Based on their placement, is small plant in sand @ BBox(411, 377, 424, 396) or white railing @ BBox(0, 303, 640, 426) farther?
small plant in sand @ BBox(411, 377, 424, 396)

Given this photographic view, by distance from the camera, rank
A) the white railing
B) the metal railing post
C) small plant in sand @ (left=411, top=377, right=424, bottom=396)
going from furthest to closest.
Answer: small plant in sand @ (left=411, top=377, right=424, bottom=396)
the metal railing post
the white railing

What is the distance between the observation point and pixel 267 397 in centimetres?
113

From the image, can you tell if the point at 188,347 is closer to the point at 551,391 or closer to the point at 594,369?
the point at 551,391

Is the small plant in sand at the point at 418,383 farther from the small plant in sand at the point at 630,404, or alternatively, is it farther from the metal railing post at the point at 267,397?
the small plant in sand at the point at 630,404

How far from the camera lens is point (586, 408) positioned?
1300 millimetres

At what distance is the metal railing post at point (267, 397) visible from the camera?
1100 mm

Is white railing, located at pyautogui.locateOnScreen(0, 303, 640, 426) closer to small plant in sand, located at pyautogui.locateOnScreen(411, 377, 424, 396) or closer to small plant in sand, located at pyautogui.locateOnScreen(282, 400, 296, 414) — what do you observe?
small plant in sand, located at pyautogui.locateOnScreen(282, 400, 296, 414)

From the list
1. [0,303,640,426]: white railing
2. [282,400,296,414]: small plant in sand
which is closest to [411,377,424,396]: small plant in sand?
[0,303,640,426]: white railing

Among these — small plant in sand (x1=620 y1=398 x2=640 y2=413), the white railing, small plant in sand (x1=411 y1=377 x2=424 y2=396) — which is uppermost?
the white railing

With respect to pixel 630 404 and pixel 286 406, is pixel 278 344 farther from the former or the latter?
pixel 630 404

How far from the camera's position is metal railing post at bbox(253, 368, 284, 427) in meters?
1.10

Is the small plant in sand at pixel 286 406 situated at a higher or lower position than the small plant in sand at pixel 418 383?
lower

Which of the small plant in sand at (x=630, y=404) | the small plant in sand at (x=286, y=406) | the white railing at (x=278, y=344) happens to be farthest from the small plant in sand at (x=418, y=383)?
======
Retype nothing except the lines from the line holding "Among these —" through the last line of the entries, both included.

Among these — small plant in sand (x1=620 y1=398 x2=640 y2=413), the white railing, small plant in sand (x1=411 y1=377 x2=424 y2=396) — which is uppermost?
the white railing

With respect to pixel 630 404 and pixel 286 406, is pixel 278 344 farther from the former or the latter?
pixel 630 404

How far from the camera's position is metal railing post at bbox(253, 368, 284, 427) in meters?
1.10

Is the small plant in sand at pixel 286 406 situated at a higher or lower position than the small plant in sand at pixel 418 383?
lower

Which of the small plant in sand at (x=630, y=404) | the small plant in sand at (x=286, y=406) | the white railing at (x=278, y=344) happens to be farthest from the small plant in sand at (x=418, y=383)?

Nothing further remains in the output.